§ **QUESTIONS TO ANSWER**:
A. According to the article below on the Pentagon's dispute with Anthropic, by what day must Anthropic open its AI technology for unrestricted military use?
B. For each statement, say whether it agrees with the article below on the Pentagon's dispute with Anthropic, and quote the words that decide it: (i) Anthropic develops the Claude chatbot. (ii) Hegseth and Amodei met in New York. (iii) Anthropic has already supplied its technology to a new internal military network.

Pentagon Pressures Anthropic on AI Use

Pete Hegseth Pentagon
  • U.S. Defense Secretary Pete Hegseth has given Anthropic a deadline to allow unrestricted military use of its AI systems or risk losing its government contract.
  • The company has resisted demands that conflict with its ethical guidelines, particularly around autonomous targeting and domestic surveillance.
  • The dispute highlights growing tensions between national security priorities and AI safety concerns.

Military Pushes for Broader Access to AI Tools

Defense Secretary Pete Hegseth reportedly told Anthropic CEO Dario Amodei that the company must open its AI technology for unrestricted military use by Friday. The warning came during a meeting in Washington, where officials said the Pentagon could classify Anthropic as a supply‑chain risk or invoke the Defense Production Act to gain broader authority over its systems. Anthropic, which develops the Claude chatbot, is the only major AI firm that has not yet supplied its technology to a new internal military network. Amodei has repeatedly expressed concerns about AI being used for autonomous weapons or mass surveillance.

§ **LISTED ENTRIES**:

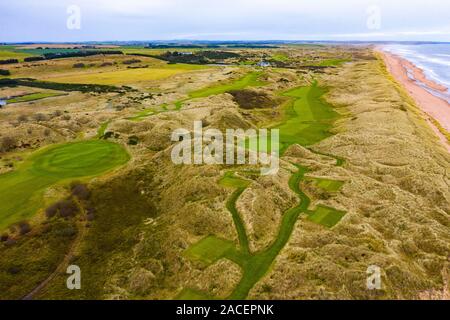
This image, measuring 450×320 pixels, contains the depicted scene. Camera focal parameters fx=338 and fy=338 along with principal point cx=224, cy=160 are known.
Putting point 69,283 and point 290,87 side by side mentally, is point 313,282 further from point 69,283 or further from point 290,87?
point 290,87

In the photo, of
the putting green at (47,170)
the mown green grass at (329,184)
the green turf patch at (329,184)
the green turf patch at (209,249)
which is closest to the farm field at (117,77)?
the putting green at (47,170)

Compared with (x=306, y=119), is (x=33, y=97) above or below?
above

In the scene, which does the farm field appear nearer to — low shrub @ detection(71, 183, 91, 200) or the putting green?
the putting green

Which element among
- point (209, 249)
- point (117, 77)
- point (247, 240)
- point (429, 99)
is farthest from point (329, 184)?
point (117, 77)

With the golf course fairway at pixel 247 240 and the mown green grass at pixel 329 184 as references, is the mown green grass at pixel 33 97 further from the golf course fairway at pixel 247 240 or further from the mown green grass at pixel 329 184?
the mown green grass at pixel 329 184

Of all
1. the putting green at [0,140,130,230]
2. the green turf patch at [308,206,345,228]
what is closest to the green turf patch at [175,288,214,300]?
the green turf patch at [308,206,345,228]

* * *

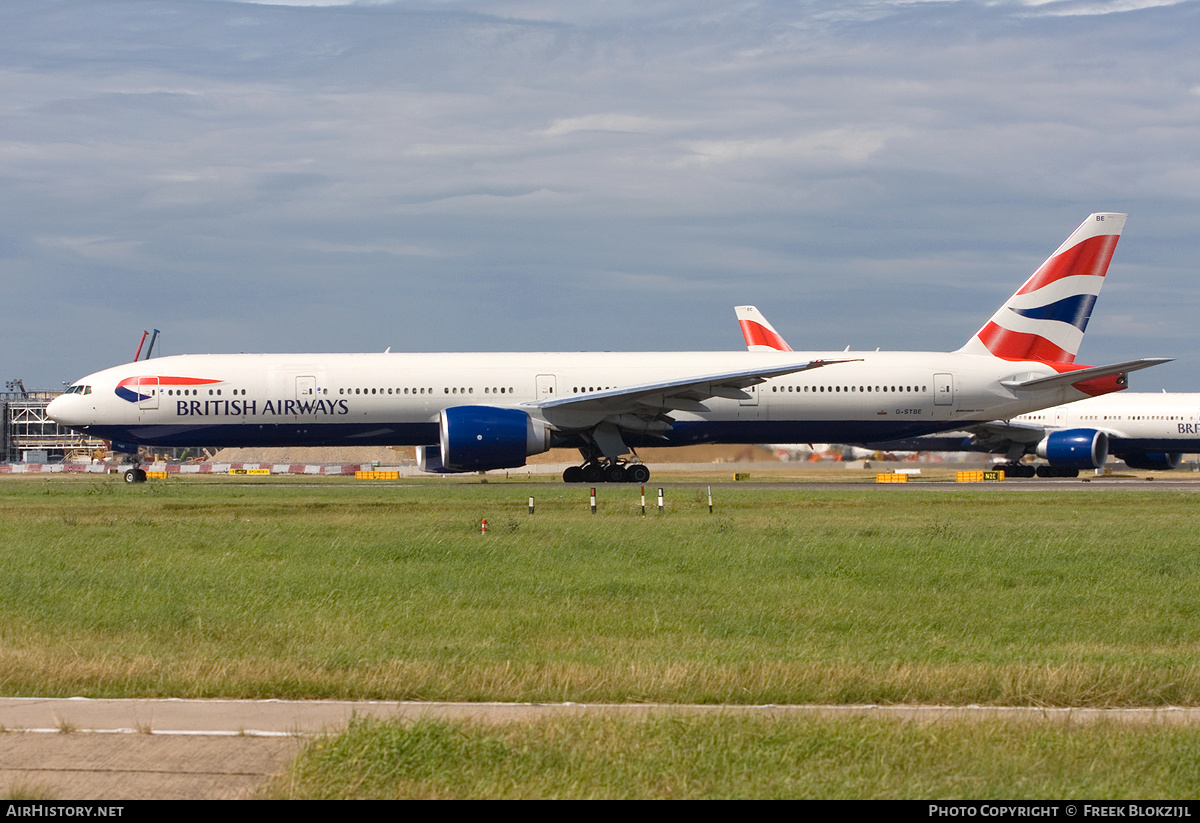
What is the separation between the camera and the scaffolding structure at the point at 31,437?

---

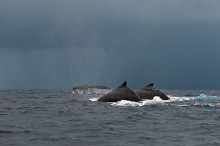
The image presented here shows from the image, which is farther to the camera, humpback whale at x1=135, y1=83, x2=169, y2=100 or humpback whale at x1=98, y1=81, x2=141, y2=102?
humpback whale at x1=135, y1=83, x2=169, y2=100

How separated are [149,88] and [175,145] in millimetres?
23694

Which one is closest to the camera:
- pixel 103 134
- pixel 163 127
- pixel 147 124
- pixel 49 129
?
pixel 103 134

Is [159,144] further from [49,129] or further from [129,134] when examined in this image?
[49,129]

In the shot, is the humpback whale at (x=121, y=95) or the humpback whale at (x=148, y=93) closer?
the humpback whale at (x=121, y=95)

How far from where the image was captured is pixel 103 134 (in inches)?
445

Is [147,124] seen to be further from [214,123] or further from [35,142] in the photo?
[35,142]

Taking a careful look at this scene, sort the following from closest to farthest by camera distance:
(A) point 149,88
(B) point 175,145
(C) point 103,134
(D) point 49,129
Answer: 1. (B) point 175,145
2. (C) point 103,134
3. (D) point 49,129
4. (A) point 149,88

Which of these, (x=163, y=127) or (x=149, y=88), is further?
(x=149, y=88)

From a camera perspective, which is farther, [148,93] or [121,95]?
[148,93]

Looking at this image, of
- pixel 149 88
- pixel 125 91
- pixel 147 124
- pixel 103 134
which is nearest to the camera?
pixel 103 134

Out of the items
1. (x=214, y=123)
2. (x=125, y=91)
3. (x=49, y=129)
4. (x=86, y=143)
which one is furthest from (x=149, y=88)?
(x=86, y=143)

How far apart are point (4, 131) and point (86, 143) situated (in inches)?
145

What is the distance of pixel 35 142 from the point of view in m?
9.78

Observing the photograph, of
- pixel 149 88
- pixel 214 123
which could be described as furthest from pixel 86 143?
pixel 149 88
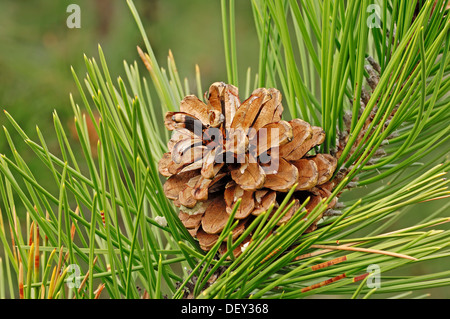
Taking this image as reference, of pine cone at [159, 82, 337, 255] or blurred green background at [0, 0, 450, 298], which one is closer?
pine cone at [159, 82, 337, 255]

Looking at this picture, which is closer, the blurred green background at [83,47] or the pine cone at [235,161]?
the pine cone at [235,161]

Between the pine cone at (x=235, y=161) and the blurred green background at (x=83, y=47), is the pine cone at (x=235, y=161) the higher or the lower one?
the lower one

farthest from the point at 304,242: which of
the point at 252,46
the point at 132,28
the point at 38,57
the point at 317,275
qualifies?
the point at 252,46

§ **ANSWERS FOR THIS EXERCISE**:
A. By Friday.

B.
(i) Yes: "Anthropic, which develops the Claude chatbot"
(ii) No: "The warning came during a meeting in Washington"
(iii) No: "is the only major AI firm that has not yet supplied its technology to a new internal military network"